CAMP DAVID: Joe Biden a accueilli vendredi les dirigeants du Japon et de la Corée du Sud à Camp David, près de Washington, pour un sommet "historique" devant déboucher sur une coopération militaire renforcée, face à la Corée du Nord et à la Chine.
Le président américain a estimé que la rencontre inaugurait une "nouvelle ère de coopération".
Il a aussi remercié le Premier ministre japonais Fumio Kishida et le président sud-coréen Yoon Suk Yeol pour le "courage politique" dont ils ont fait preuve en travaillant à ce rapprochement, en dépit du passé douloureux de la colonisation de la Corée du Sud par le Japon.
Joe Biden a tenu, très symboliquement, à organiser la rencontre à Camp David, cette résidence de campagne dont le nom est intimement lié à l'histoire des négociations de paix au Proche-Orient.
Les trois hommes, dont aucun ne portait de cravate, comme pour conférer une touche de décontraction à l'événement, ont échangé des poignées de main avant de s'assoir avec leurs délégations autour d'une grande table, et de faire de courtes remarques face à la presse.
Historique
"Nous nous souviendrons de ce jour comme d'un jour historique, où nous établissons une base institutionnelle solide et prenons des engagements pour notre partenariat trilatéral", a déclaré le président sud-coréen.

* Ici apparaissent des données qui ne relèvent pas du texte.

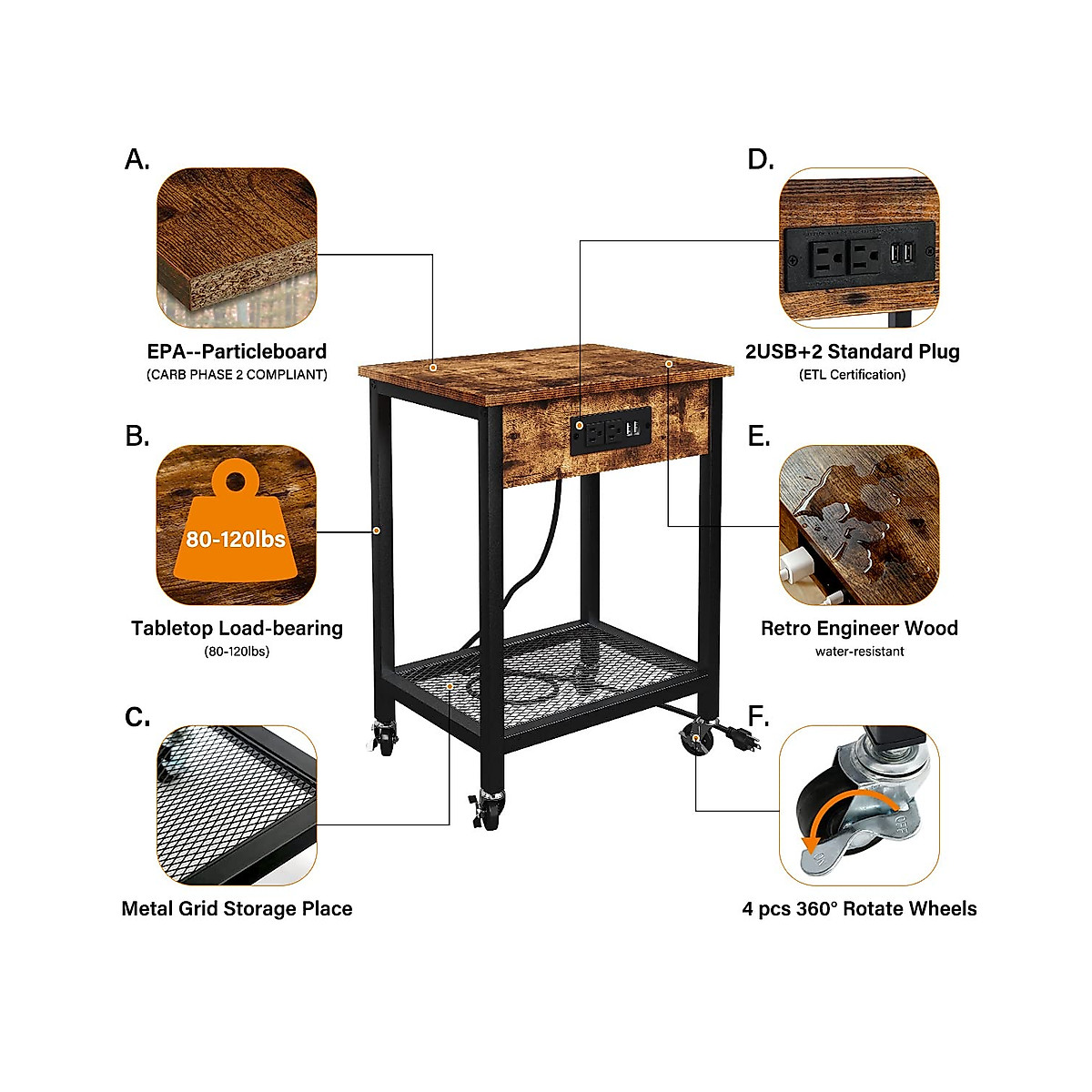 A.

EPA--Particleboard
(CARB PHASE 2 COMPLIANT)

B.

80-120lbs

Tabletop Load-bearing
(80-120lbs)

C.

Metal Grid Storage Place

D.

2USB+2 Standard Plug
(ETL Certification)

E.

Retro Engineer Wood
water-resistant

F.

OFF

ON

4 pcs 360° Rotate Wheels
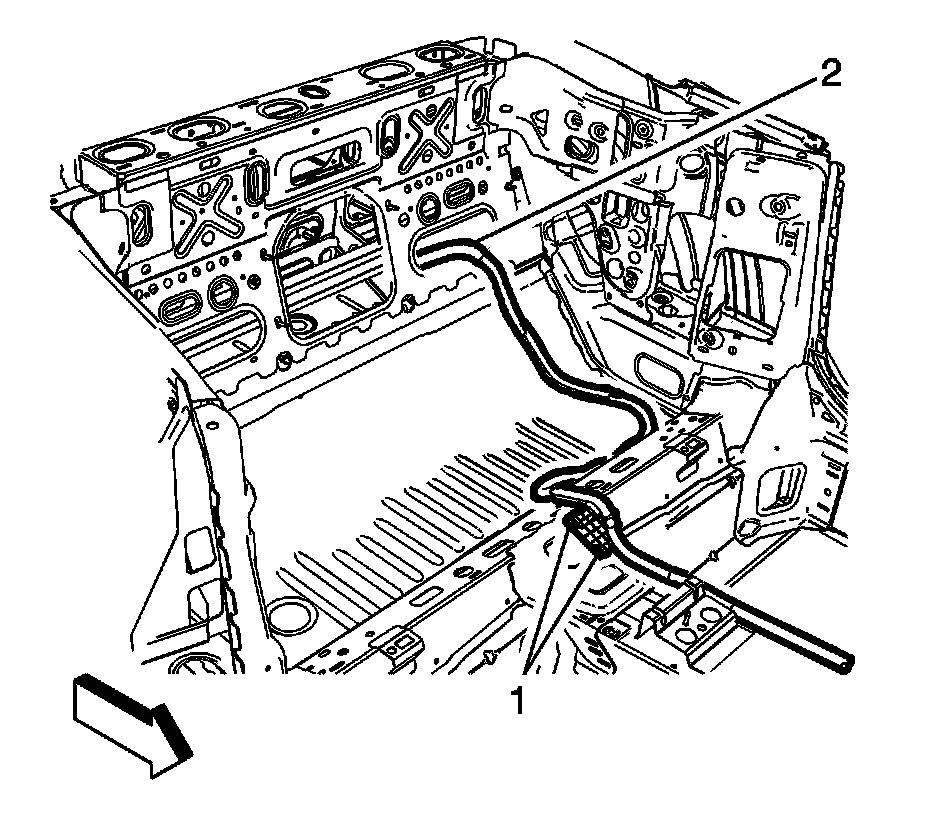 2

1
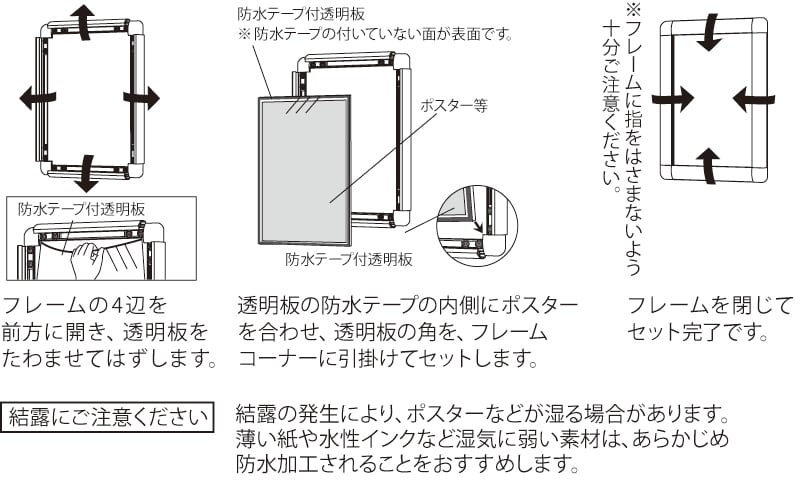 防水テープ付透明板

フレームの4辺を前方に開き、透明板をたわませてはずします。

防水テープ付透明板
※防水テープの付いていない面が表面です。

ポスター等

防水テープ付透明板

透明板の防水テープの内側にポスターを合わせ、透明板の角を、フレームコーナーに引掛けてセットします。

※フレームに指をはさまないよう十分ご注意ください。

フレームを閉じてセット完了です。

結露にご注意ください

結露の発生により、ポスターなどが湿る場合があります。薄い紙や水性インクなど湿気に弱い素材は、あらかじめ防水加工されることをおすすめします。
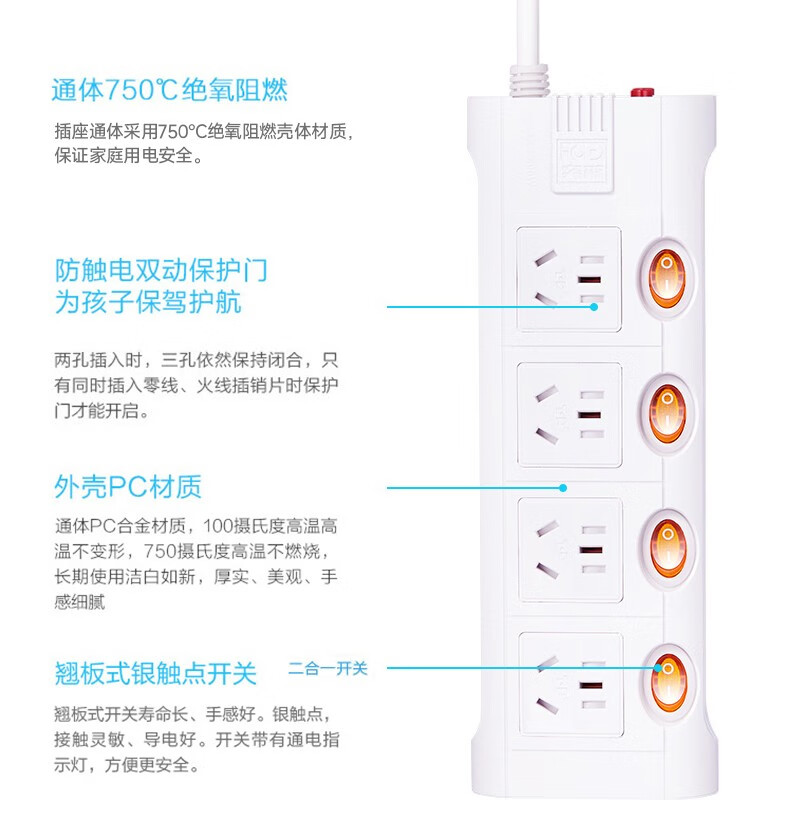 通体750℃绝氧阻燃

插座通体采用750°C绝氧阻燃壳体材质，保证家庭用电安全。

防触电双动保护门
为孩子保驾护航

两孔插入时，三孔依然保持闭合，只有同时插入零线、火线插销片时保护门才能开启。

外壳PC材质

通体PC合金材质，100摄氏度高温高温不变形，750摄氏度高温不燃烧，长期使用洁白如新，厚实、美观、手感细腻

翘板式银触点开关

二合一开关

翘板式开关寿命长、手感好。银触点，接触灵敏、导电好。开关带有通电指示灯，方便更安全。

"Je me réjouis de mener des discussions franches pour ouvrir une nouvelle ère de partenariat" entre les trois pays, a pour sa part dit le Premier ministre japonais, en évoquant notamment la nécessité de faire face à la Corée du Nord.
Lors de cette rencontre, qui doit aussi permettre d'envoyer un signal d'unité face à la Chine, les trois pays mettront en place un "programme d'exercices (militaires) conjoints sur plusieurs années" et prendront un "engagement" à se consulter dans des situations de crise, selon le principal conseiller à la sécurité de la Maison Blanche, Jake Sullivan.
Le conseiller à la sécurité nationale américain a toutefois indiqué que cette coopération trilatérale renforcée n'était "pas un Otan pour le Pacifique."
Etablir une alliance de défense mutuelle similaire à l'Organisation du traité de l'Atlantique Nord n'est "pas un objectif explicite", a-t-il insisté, en assurant que le sommet de vendredi n'était pas conçu "contre qui que ce soit", ce alors que la Chine a déjà vivement critiqué l'initiative.
Les Etats-Unis, le Japon et la Corée du Sud vont s'engager à tenir une telle rencontre de leurs dirigeants tous les ans.
Ils vont aussi mettre en place un canal de communication d'urgence au plus haut niveau, une sorte de "téléphone rouge" à trois combinés dans une région qui vit sous la menace du programme nucléaire nord-coréen et qui redoute une invasion de Taïwan par la Chine.
Affiner votre nez
Pékin ne cache pas son hostilité face à ce nouveau dialogue à trois.
Le ministre chinois des Affaires étrangères Wang Yi a par exemple mis en garde récemment Séoul et Tokyo: "Vous pouvez blondir vos cheveux ou faire affiner votre nez autant que vous voulez, vous ne serez jamais Européens ou Occidentaux, vous ne pouvez pas devenir des Occidentaux. Nous devons savoir où sont nos racines".
Il a appelé la Chine, la Corée du Sud et le Japon à "travailler ensemble".
Washington parie que le Japon et la Corée du Sud sont prêts à se tourner vers l'Occident, et l'un vers l'autre, en dépit des marques laissées par la colonisation brutale de la péninsule coréenne entre 1910 et 1945.
La Maison Blanche sait que le rapprochement ne fait pas l'unanimité dans l'opinion publique, qu'elle soit coréenne ou japonaise.
"Vous avez été au rendez-vous", a dit Joe Biden à ses deux interlocuteurs vendredi, en se disant "profondément reconnaissant".
Le défi pour Washington, et le grand enjeu du sommet de vendredi, est de faire durer la relation trilatérale au-delà des changements de dirigeants. Le président sud-coréen, par exemple, finit son mandat en 2027 et ne peut être réélu.